Warga sekitar yang melintas saat dikonfirmasi, merasa kecewa melihat pekerjaan Dinas PUTR Simalungun khususnya terhadap Saut Marsahala Napitupulu selaku vendor kegiatan yang terkesan asal jadi mengerkan proyek miliaran tersebut, bahkan lebih mencegangkan pelaksanaan campuran semen + pasir + air secara manual bahkan tidak menggunakan ukuran takaran sesuai SNI.

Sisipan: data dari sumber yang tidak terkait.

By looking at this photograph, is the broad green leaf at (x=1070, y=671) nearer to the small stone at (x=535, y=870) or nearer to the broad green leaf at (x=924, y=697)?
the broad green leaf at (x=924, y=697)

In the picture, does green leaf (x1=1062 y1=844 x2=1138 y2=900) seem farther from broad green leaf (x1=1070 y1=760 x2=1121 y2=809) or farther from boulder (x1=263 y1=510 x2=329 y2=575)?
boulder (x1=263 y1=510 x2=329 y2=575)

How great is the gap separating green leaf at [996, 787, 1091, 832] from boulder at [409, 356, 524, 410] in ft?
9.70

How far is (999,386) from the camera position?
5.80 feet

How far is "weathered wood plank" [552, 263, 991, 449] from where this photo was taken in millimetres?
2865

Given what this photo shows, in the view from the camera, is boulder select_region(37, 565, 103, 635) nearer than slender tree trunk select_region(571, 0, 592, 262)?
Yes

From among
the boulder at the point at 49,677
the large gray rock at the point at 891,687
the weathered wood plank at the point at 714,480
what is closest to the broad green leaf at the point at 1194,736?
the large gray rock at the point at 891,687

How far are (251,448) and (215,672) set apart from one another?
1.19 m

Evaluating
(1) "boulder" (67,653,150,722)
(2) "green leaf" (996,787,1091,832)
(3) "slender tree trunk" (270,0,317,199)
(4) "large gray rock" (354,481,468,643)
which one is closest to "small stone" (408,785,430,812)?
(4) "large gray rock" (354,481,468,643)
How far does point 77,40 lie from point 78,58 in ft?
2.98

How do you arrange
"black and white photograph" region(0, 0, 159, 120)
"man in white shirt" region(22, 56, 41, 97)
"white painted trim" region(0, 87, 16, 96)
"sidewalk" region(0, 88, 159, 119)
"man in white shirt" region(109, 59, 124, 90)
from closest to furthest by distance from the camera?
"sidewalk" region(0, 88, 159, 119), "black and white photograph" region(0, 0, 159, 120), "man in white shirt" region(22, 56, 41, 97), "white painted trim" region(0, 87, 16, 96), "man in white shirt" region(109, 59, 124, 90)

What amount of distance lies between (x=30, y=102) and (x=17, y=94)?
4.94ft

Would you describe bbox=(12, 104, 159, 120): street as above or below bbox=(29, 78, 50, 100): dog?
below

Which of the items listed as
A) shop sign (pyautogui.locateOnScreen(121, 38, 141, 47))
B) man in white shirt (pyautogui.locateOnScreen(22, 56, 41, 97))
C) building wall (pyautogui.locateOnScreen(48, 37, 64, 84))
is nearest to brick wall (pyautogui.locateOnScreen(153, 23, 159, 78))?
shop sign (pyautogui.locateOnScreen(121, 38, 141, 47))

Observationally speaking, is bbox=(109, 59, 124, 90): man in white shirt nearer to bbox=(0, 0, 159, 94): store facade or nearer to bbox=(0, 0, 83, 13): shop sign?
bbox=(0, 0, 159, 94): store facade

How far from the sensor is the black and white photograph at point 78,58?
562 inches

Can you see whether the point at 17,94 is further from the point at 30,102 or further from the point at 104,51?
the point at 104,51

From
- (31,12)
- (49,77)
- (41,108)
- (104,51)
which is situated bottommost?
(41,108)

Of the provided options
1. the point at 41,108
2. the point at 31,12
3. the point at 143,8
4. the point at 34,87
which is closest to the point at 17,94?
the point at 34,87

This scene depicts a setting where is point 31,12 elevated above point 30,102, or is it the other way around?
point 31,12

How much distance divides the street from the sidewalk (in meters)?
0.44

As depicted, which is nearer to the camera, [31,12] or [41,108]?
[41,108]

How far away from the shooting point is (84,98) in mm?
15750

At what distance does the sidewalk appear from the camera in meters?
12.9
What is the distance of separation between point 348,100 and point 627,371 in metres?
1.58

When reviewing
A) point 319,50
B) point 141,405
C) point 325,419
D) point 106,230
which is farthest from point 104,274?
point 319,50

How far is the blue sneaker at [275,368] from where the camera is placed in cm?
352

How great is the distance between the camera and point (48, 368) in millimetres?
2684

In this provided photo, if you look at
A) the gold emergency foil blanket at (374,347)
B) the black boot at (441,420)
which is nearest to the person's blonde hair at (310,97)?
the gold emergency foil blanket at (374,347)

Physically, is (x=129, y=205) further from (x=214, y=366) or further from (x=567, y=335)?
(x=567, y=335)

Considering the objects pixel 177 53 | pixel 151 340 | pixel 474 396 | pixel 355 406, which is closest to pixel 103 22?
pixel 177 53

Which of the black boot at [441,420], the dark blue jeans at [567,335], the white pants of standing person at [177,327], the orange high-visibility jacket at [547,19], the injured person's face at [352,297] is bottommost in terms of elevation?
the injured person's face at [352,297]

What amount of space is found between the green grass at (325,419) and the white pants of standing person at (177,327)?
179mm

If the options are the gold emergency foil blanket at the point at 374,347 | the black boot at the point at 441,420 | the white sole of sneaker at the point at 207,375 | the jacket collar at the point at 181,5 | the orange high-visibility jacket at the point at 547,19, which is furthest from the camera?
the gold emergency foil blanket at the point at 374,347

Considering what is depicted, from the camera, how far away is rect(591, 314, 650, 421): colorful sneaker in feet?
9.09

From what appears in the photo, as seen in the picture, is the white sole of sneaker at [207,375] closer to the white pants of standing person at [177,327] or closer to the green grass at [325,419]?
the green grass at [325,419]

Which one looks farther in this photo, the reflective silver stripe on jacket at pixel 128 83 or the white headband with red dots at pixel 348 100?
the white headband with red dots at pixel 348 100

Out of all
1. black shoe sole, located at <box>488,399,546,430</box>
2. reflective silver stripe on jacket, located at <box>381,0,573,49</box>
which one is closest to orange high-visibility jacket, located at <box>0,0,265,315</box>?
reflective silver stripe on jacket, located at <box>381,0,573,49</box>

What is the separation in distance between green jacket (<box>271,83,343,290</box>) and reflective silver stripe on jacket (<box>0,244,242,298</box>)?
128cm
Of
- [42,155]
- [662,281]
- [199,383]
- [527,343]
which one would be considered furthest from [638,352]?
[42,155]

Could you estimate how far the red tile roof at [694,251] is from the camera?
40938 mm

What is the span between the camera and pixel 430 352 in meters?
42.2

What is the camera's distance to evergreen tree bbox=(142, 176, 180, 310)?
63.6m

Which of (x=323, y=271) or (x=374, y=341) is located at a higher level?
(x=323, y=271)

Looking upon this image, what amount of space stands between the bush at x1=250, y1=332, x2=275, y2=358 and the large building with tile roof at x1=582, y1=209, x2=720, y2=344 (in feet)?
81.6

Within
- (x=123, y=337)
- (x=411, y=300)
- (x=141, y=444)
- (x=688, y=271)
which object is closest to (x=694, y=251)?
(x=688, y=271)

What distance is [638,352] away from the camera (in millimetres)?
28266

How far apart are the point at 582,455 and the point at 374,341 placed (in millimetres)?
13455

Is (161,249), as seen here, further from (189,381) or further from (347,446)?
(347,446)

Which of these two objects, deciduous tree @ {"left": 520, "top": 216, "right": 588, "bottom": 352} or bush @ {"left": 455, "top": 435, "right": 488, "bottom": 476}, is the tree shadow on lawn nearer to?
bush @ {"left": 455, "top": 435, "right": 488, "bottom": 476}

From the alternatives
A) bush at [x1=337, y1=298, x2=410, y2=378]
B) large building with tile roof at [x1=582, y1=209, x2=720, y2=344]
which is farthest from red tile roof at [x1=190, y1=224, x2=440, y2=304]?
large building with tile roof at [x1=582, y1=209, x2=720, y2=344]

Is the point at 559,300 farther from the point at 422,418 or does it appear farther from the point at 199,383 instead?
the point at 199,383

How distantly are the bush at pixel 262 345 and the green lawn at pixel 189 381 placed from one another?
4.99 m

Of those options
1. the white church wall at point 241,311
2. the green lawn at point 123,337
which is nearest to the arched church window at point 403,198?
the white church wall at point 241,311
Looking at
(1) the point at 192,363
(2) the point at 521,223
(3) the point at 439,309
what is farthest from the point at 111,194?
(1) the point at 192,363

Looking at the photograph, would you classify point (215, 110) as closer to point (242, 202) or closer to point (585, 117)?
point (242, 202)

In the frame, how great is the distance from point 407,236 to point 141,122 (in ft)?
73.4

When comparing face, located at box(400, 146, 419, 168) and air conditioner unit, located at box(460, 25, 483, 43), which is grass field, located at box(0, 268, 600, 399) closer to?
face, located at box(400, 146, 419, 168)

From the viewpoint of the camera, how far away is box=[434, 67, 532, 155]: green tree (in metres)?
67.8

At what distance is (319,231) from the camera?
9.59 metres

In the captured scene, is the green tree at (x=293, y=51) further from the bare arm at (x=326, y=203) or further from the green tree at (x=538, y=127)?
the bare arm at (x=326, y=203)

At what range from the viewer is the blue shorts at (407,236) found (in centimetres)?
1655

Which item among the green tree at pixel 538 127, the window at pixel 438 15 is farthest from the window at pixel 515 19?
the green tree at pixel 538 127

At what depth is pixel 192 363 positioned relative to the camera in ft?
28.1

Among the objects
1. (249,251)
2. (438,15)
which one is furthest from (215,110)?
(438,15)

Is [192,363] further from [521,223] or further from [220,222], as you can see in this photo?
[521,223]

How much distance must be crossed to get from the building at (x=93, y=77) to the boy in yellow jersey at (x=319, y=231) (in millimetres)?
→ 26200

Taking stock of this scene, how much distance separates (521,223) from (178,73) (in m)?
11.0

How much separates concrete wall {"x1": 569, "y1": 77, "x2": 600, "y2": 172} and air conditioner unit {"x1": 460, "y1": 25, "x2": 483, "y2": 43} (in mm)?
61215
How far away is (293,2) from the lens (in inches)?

Anehnya, kuli bangunan yang dijumpai dilokasi kegiatan saat mengaduk campuran semen + pasir + air ditanya ukuran takaran dengan gablang menjawab campuran 1 : 3 padahal tidak menggunakan ukuran.
Dari hasil informasi warga setempat, bahwa titik lokasi ini rawan banjir dan bila Dinas PUTR Simalungun melalui vendor Saut Marsahala Napitupulu hanya melakukan pembangunan tembok pemahan tanah setinggi 1 meter bahkan lebih rendah 2 meter dari permukaan jalan, pasti saat penghujan biasanya bulan Desember tiap tahunya, bangunan inj akan rubuh.
Kwalitas bangunan juga diragukan, dimana Saut Marsahala Napitupulu melalui pekerja bangunanya memasang batu padas pasangan semen didalam genangan air, sehingga dimungkinkan pasti pekerja tidak membuat pondasi, karena untuk memasang batu saja, kuli bangunan harus menahan pakai kaki dengan cara di injak.
Sampai berita diterbitkan, Kadis PUTR Kabupaten Simalungun belum berhasil dimintai keterangan oleh reporter kami Liputanberita62.com.